**Spatial data with images**.
- - - - -

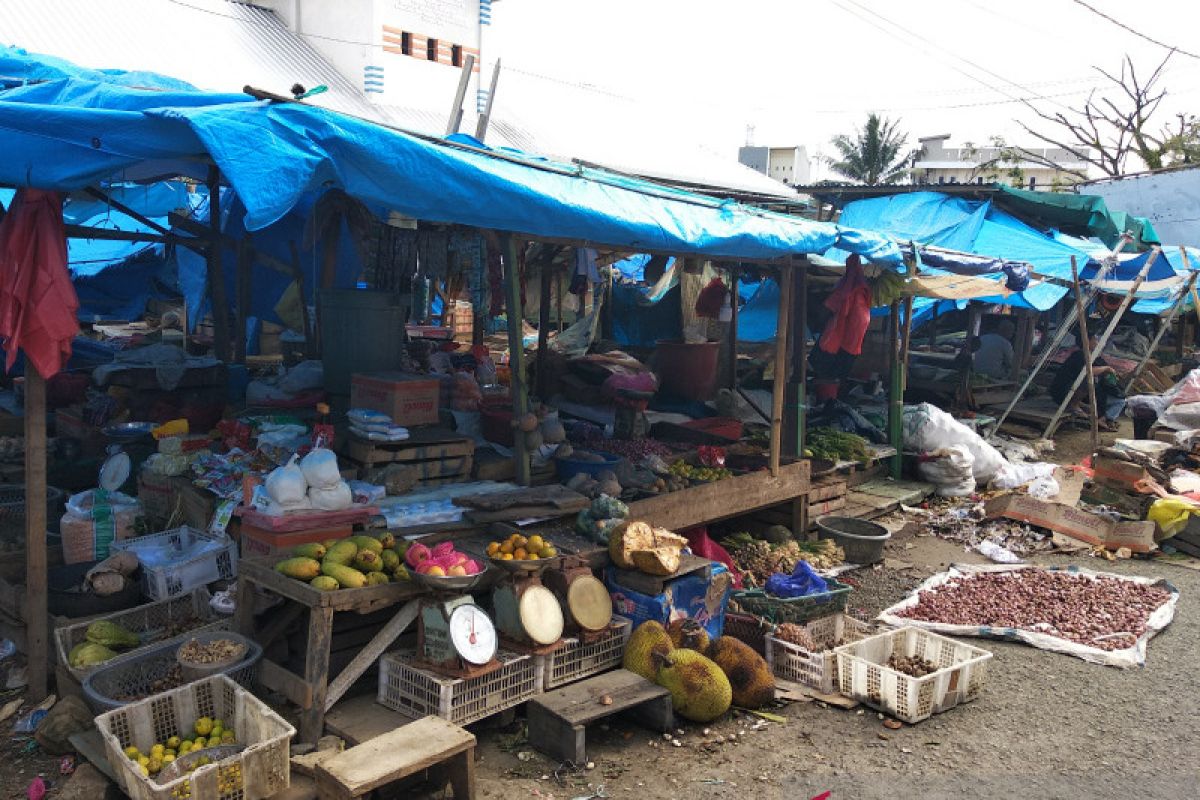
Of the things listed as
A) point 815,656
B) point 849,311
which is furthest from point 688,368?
point 815,656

- - - - -

**Your task**. Output all of the lines above word for word, leaving out the pictures.

**Solution to the problem**.
Of the things listed as
A) point 815,656
B) point 849,311
which is furthest from point 688,368?
point 815,656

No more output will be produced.